Car selon eux, les mariages d’amour entre mineurs posent les mêmes problèmes que s’ils avaient été arrangés: risques de sortie du système scolaire, violences domestiques, problèmes de santé, etc. Les filles, en particulier, perdent le soutien de leur famille quand elles s’enfuient.
« Cette pratique nous pose un défi, tout comme au gouvernement. Nous pouvons en parler aux parents mais il est difficile de convaincre les jeunes garçons et filles lorsqu’ils se marient par choix », dit à l’AFP Anand Tamang de Girls Not Brides, une organisation consacrée à mettre fin aux mariages entre mineurs.
– « Trop jeune » –
Peu après son mariage, Asha Charti Karki a dû quitter l’école pour s’occuper des tâches domestiques. Bien vite, elle est tombée enceinte.
« Je n’avais que 16 ans, j’étais trop jeune pour comprendre ce dans quoi je m’engageais », estime-t-elle a posteriori en berçant sa petite fille. « J’avais menti à mes parents et je m’étais enfuie, mais en réalité je me trahissais et trahissais mon avenir. »
Aujourd’hui encore, lors des rencontres avec ses amies, « je me demande où j’en serais si je ne m’étais pas mariée », confie-t-elle.

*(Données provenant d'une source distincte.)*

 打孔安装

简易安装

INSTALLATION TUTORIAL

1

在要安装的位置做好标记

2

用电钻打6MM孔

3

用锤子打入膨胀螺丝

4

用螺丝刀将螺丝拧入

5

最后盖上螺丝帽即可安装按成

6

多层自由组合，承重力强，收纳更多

Les romances entre adolescents étant considérées comme socialement inacceptables dans le Népal rural, les jeunes couples ont le sentiment que fuguer et se marier est le seul moyen de légitimer leur relation. Certaines filles s’enfuient aussi pour éviter un mariage forcé, échapper à la pauvreté ou aux tâches ménagères imposées à la maison.
Les mariages d’amour entre mineurs sont rarement signalés aux autorités, les familles n’engageant des procédures si elles désapprouvent foncièrement de certaines unions, comme les mariages entre deux personnes de castes différentes.

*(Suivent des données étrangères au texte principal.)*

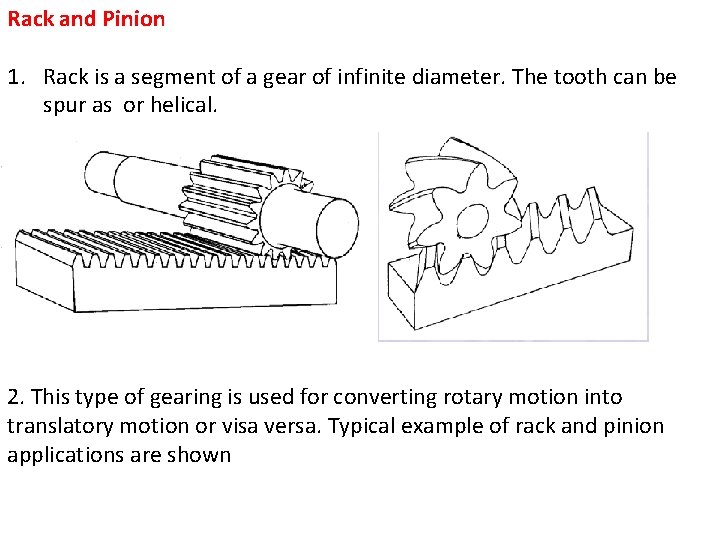 Rack and Pinion

1. Rack is a segment of a gear of infinite diameter. The tooth can be spur as or helical.

2. This type of gearing is used for converting rotary motion into translatory motion or visa versa. Typical example of rack and pinion applications are shown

« Il faut sensibiliser. Il est important que (les mineurs) comprennent qu’être actif sexuellement n’équivaut pas à se marier », déclare à l’AFP Krishna Prasad Bhusal, un responsable du ministère des femmes, enfants et personnes âgées.
Participant au programme de sensibilisation d’une ONG britannique, VSO Népal, Asha Charti Karki espère pouvoir aider d’autres filles à éviter de prendre des décisions trop hâtives.
« Je leur dis qu’elles ne devraient pas avoir à se marier et d’apprendre de personnes comme moi à ne pas commettre les mêmes erreurs », relate-t-elle.
Dans son rôle de « grande sœur », elle a ainsi récemment persuadé Aradhana Nepal, 17 ans, de quitter un mari violent et de retourner à l’école.
Cette dernière n’avait que 13 ans lorsqu’elle s’est échappée avec un garçon qu’elle connaissait à peine, leur liaison faisant l’objet de rumeurs. Après l’avoir épousé, elle a découvert qu’il se droguait et a été battue pendant des mois.
« C’était une erreur. Quitter ce mariage m’a sauvé la vie », estime-t-elle.